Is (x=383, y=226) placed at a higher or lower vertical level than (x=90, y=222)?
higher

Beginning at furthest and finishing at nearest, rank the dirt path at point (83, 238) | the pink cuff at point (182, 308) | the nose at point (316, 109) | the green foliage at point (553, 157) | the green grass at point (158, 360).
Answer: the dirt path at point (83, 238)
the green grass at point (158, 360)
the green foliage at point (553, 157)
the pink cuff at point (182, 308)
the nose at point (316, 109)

::::

**Given problem**.
Can you copy out, word for word, the stretch from the line containing "Beginning at furthest" through the end of the entries?

**Answer in full**.
Beginning at furthest and finishing at nearest, rank the dirt path at point (83, 238) | the pink cuff at point (182, 308) | the nose at point (316, 109) | the green foliage at point (553, 157) | the green grass at point (158, 360).
Answer: the dirt path at point (83, 238)
the green grass at point (158, 360)
the green foliage at point (553, 157)
the pink cuff at point (182, 308)
the nose at point (316, 109)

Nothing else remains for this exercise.